Logistics activity in the southeastern United States is heating up—and not just in the traditional hot spot of Atlanta. Here are three more rising stars.
Susan Lacefield has been working for supply chain publications since 1999. Before joining DC VELOCITY, she was an associate editor for Supply Chain Management Review and wrote for Logistics Management magazine. She holds a master's degree in English.
When it comes to regions in the United States that offer growing logistics opportunities, the Southeast sits at the top of the list, says Richard Thompson, managing director at industrial real estate firm Jones Lang Lasalle Inc.
The reason for the region's appeal is no mystery, says Thompson. "First, it's an ideal spot in terms of freight costs," he says. The Southeast has an attractive population density, with 45 percent of the U.S. population living in the region. It also has a strong supply chain infrastructure with robust rail and highway connectivity and access to quality seaports like Miami; Savannah, Ga.; Charleston, S.C.; and Jacksonville, Fla., Thompson says.
Second, labor costs are relatively low because the Southeast is generally a nonunion region. And unlike other logistics hotspots, real estate in the Southeast is relatively abundant, according to Thompson.
"If you're looking for a 1,000-acre industrial site, you're not going to find that in [California's] Inland Empire, and you're not going to find that in Chicago or New York," says Thompson. "But you are going to find that in Tennessee, Alabama, Georgia, and other southeastern states."
In addition, state governments have worked to attract business by offering generous incentives to either start a company or relocate an existing enterprise.
The Atlanta metropolitan area has long been the region's main hub of logistics activity, and despite economic setbacks in the past decade due to downturns in the IT, telecom, and housing sectors, Atlanta's best days are still ahead of it, according to Thompson.
But there are other locations working hard to get on logistics professionals' radar screens. In this article, we highlight three: Central Florida, the Piedmont-Triad region of North Carolina, and Savannah.
CENTRAL FLORIDA
Not much gets made in Florida. The state is heavily tilted toward consumption because of its large retiree population. As a result, most of the goods moving through the state flow south, not north.

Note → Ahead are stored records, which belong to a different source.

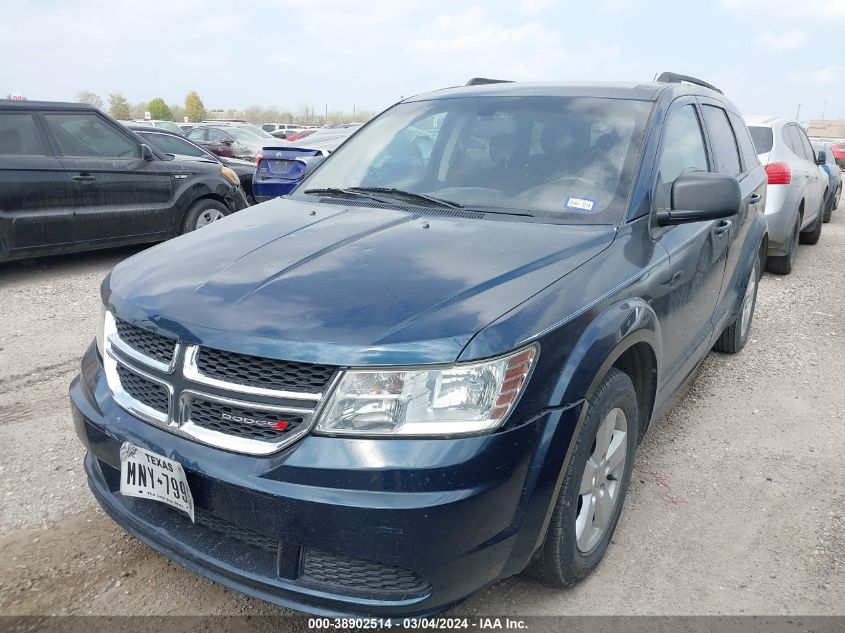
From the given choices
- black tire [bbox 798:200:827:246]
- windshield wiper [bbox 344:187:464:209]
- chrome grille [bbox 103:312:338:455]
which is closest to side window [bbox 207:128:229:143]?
black tire [bbox 798:200:827:246]

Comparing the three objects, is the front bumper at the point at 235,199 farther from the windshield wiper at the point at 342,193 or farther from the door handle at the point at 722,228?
the door handle at the point at 722,228

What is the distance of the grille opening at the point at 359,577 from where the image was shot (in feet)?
6.15

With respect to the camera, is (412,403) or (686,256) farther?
(686,256)

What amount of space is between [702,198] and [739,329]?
243cm

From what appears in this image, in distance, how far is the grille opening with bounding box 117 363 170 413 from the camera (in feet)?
6.82

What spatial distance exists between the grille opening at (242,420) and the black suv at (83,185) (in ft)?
17.6

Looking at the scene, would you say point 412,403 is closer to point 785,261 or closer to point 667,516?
point 667,516

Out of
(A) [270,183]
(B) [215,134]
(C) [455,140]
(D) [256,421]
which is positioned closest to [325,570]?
(D) [256,421]

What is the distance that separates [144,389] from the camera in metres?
2.15

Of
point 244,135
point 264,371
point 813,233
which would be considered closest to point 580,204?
point 264,371

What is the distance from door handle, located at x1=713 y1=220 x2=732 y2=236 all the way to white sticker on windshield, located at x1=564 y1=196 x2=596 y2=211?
1044 millimetres

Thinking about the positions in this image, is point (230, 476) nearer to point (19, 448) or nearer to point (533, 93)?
point (19, 448)

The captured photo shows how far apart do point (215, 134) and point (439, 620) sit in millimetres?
18378

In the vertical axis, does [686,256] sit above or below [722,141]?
below
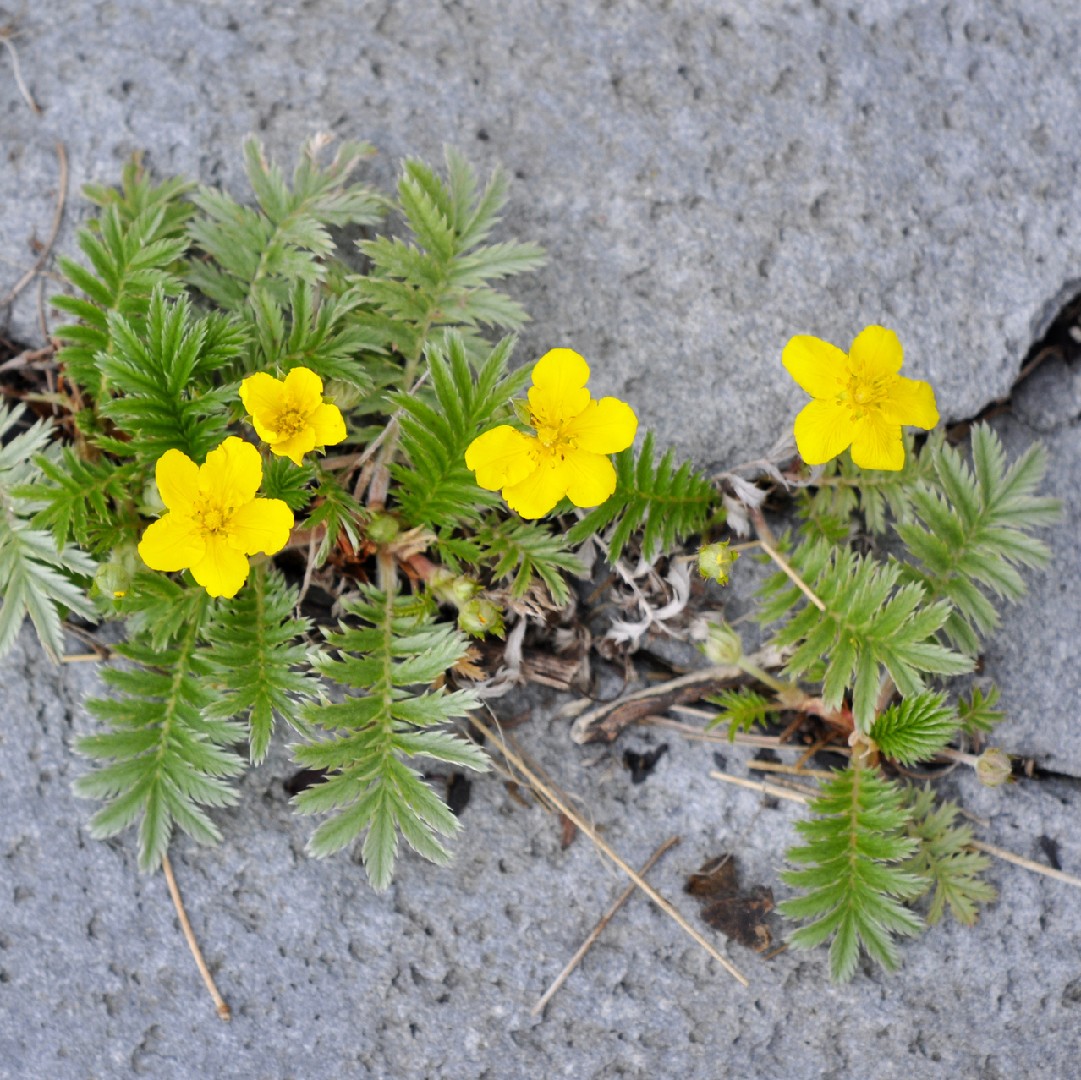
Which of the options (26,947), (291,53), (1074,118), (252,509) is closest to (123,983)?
(26,947)

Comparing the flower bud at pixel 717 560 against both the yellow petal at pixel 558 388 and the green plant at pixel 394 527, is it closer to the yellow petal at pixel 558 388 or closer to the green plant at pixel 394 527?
the green plant at pixel 394 527

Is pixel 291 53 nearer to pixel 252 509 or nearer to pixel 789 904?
pixel 252 509

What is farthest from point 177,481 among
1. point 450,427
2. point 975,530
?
point 975,530

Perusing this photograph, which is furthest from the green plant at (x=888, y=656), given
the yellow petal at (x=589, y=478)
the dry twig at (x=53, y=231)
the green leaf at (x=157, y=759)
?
the dry twig at (x=53, y=231)

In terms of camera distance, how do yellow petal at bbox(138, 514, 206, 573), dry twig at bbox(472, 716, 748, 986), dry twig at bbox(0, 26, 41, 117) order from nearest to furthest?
yellow petal at bbox(138, 514, 206, 573), dry twig at bbox(472, 716, 748, 986), dry twig at bbox(0, 26, 41, 117)

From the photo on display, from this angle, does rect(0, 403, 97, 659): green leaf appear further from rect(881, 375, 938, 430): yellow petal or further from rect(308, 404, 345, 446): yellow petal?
rect(881, 375, 938, 430): yellow petal

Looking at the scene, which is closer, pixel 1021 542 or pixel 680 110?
pixel 1021 542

But that pronounced imbalance might reverse itself come 2015, when the widened and deepened Panama Canal opens. Two Florida ports, the Port of Miami and Port Manatee near Tampa, are the closest U.S. ports to the canal. Miami, in particular, is making a big push for cargo, vying for what it expects to be a larger share of waterborne commerce heading through the expanded canal to the East Coast.
Additionally, many companies are looking to South and Central America for growth opportunities, says John H. Boyd of the site selection consulting firm Boyd Co. Inc. Florida is a logical location for basing those trade operations.

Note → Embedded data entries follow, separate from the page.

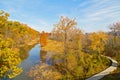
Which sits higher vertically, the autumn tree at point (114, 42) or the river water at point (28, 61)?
the autumn tree at point (114, 42)

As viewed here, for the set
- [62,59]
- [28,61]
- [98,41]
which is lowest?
[28,61]

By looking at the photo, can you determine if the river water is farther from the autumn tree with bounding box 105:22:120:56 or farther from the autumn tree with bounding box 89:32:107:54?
the autumn tree with bounding box 105:22:120:56

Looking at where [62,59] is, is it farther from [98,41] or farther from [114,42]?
[114,42]

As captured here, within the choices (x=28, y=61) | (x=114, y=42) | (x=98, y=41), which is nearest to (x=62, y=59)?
(x=28, y=61)

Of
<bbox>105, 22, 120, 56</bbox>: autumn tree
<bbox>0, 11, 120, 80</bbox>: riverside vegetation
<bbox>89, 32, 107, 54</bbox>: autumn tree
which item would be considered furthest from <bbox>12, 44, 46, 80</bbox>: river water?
<bbox>105, 22, 120, 56</bbox>: autumn tree

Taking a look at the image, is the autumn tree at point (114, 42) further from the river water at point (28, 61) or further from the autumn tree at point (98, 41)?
the river water at point (28, 61)

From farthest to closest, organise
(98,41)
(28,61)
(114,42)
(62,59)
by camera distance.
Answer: (114,42)
(98,41)
(28,61)
(62,59)

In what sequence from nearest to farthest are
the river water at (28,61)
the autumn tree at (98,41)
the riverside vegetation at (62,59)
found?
1. the riverside vegetation at (62,59)
2. the river water at (28,61)
3. the autumn tree at (98,41)

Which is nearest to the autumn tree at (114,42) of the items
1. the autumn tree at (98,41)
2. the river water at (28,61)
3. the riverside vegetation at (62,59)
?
the riverside vegetation at (62,59)

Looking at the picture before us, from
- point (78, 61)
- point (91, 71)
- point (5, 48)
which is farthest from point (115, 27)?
point (5, 48)

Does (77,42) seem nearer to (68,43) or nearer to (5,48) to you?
(68,43)

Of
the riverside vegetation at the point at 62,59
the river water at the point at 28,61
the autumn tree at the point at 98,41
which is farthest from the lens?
the autumn tree at the point at 98,41

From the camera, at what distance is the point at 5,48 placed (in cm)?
1235

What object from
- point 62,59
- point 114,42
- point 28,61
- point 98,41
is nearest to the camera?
point 62,59
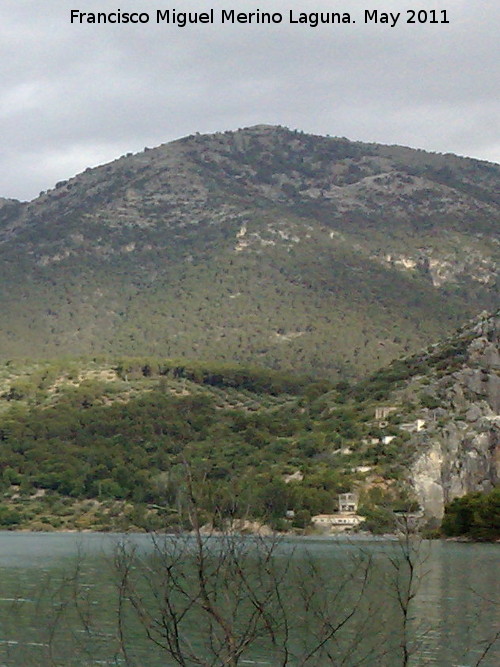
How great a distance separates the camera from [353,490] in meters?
115

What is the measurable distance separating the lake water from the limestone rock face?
45.8 meters

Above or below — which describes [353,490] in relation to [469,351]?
below

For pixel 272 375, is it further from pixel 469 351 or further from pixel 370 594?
pixel 370 594

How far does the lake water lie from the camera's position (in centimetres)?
2102

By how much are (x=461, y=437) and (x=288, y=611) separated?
Result: 97.6 metres

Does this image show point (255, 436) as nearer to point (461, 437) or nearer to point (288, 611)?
point (461, 437)

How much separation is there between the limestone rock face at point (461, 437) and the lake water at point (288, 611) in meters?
45.8

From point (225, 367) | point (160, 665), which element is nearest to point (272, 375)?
point (225, 367)

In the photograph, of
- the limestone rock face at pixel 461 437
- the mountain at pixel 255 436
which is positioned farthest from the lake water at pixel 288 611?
the limestone rock face at pixel 461 437

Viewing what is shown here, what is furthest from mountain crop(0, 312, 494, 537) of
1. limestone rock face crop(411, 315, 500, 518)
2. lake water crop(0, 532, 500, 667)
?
lake water crop(0, 532, 500, 667)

Both of these trends are working to make Florida a more attractive location for logistics and distribution facilities—especially when combined with the fact that the state is, and will likely remain, a potent consuming force with a population of 19 million people.

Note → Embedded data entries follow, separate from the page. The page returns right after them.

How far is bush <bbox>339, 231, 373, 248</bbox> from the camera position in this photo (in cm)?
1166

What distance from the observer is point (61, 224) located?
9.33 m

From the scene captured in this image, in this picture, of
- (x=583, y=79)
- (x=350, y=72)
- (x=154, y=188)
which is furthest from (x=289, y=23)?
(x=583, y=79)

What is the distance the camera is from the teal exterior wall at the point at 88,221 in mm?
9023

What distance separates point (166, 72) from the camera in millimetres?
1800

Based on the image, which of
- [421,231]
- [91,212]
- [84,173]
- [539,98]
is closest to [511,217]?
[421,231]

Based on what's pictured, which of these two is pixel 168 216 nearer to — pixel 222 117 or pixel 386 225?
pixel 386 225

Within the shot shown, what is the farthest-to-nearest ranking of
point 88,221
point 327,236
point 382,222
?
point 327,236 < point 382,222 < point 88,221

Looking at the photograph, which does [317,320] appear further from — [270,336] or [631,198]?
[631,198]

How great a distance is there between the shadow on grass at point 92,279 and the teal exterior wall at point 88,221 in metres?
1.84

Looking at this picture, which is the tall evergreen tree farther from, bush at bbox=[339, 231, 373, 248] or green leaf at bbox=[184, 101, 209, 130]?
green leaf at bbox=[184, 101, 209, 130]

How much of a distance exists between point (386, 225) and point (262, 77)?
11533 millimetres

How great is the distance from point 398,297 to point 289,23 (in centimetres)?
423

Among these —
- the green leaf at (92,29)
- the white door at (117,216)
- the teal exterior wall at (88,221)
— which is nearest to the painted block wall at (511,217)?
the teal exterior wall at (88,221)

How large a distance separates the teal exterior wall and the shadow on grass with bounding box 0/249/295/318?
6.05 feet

Companies that are considering Florida for a distribution facility, however, may find themselves shying away from the coasts. Land prices around the ports can be steep, and coastal areas are at risk of flooding in the hurricane-prone state, says Boyd.
The central Florida communities of Orlando, Lakeland, and Ocala—to name a few—are more protected from these weather concerns. Central Florida also has plenty of land available at favorable prices as the local real estate market is still recovering from the downturn, according to Dave King, head of real estate operations for the real estate company STAG Industrial.
Many large companies are taking advantage of those opportunities. Grocery chain Publix, for example, recently cut the ribbon on a 1 million-square-foot distribution facility in Orlando. Furniture retailer Rooms To Go has opened a 2 million-square-foot facility in nearby Lakeland.
In addition to abundant property and a strong infrastructure, Central Florida also sets itself apart by means of a very business-friendly tax structure, says Sean Malott, manager of business development for the economic development organization Enterprise Florida. For example, Florida does not have a state income tax, and it doesn't impose property taxes on business inventories or goods-in-transit (or goods acquired and stored in a facility before being shipped elsewhere) for up to 180 days from the time of being acquired.
PIEDMONT-TRIAD, N.C.
The Piedmont-Triad region of North Carolina may not be a major metropolitan area, but it has an interstate highway system that most major cities would envy. The 12-county area, which includes Greensboro, High Point, and Winston-Salem, boasts five interstates: 1-73, 1-74, I-77, I-85, and I-40.
"The Triad area has one of the densest concentrations of interstates in the United States," says Charles Edwards, director of the North Carolina Center of Global Logistics. "There's Chicago, St. Louis, and a few other very large major metropolitan areas that have more interstate, but we don't have the congestion that those locations have."
Old Dominion Freight Line Inc., considered by many to be among the best-run trucking companies in the business, calls the region home. FedEx Corp.'s mid-Atlantic hub is also based in the Triad, and one of the company's largest ground hubs is located in Kernersville, N.C.
The region is served by CSX Corp. and by Norfolk Southern Corp., which has an intermodal terminal in Greensboro and a bulk transfer terminal in Winston-Salem. Companies that operate distribution facilities in the region include Ralph Lauren, Harris Teeter, Ashley Furniture, and the aviation firms Honda Aero and Timco Aviation Services.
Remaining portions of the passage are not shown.